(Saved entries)
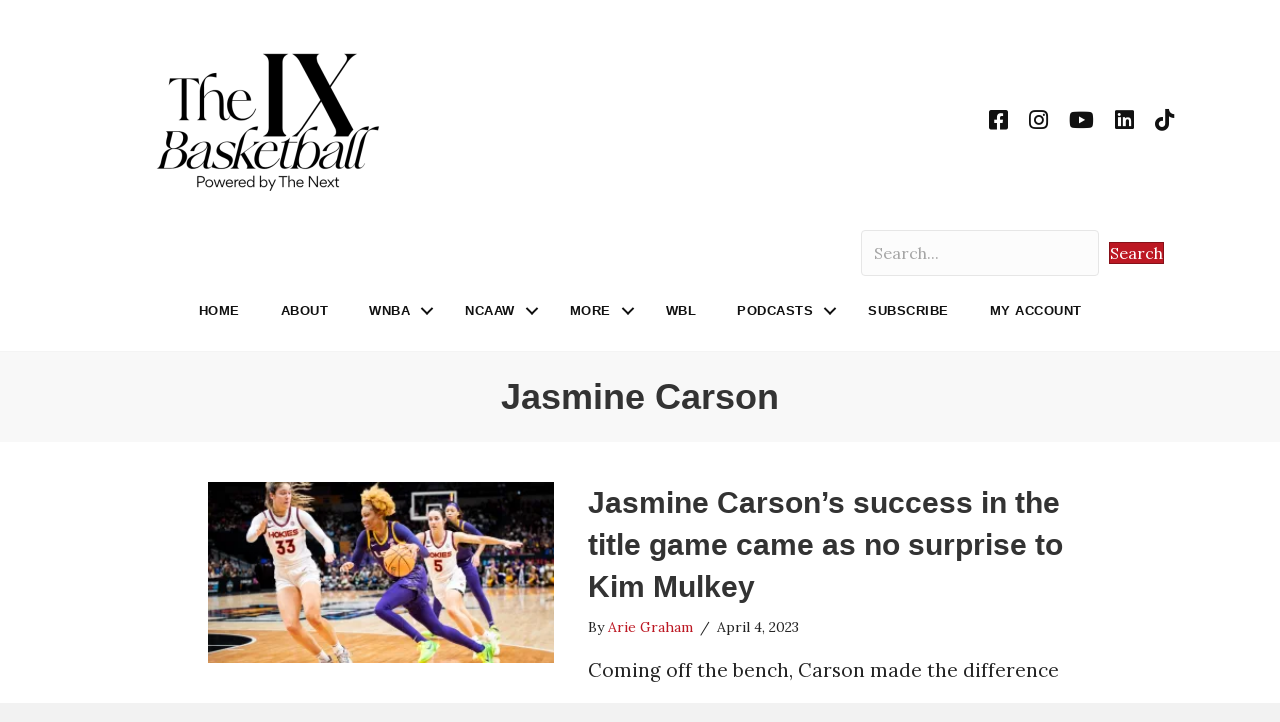

--- FILE ---
content_type: application/javascript
request_url: https://prism.app-us1.com/?a=801199801&u=https%3A%2F%2Fwww.thenexthoops.com%2Ftag%2Fjasmine-carson%2F
body_size: 123
content:
window.visitorGlobalObject=window.visitorGlobalObject||window.prismGlobalObject;window.visitorGlobalObject.setVisitorId('ef537db3-fcdc-40fd-b711-2cf8c2a397c7', '801199801');window.visitorGlobalObject.setWhitelistedServices('tracking', '801199801');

▸ **BRIEF**:
Nothing but the records above, retyped exactly and stripped of images, should appear in the answer.

▸ **COMPLETED TASK**:
--- FILE ---
content_type: application/javascript
request_url: https://prism.app-us1.com/?a=801199801&u=https%3A%2F%2Fwww.thenexthoops.com%2Ftag%2Fjasmine-carson%2F
body_size: 123
content:
window.visitorGlobalObject=window.visitorGlobalObject||window.prismGlobalObject;window.visitorGlobalObject.setVisitorId('ef537db3-fcdc-40fd-b711-2cf8c2a397c7', '801199801');window.visitorGlobalObject.setWhitelistedServices('tracking', '801199801');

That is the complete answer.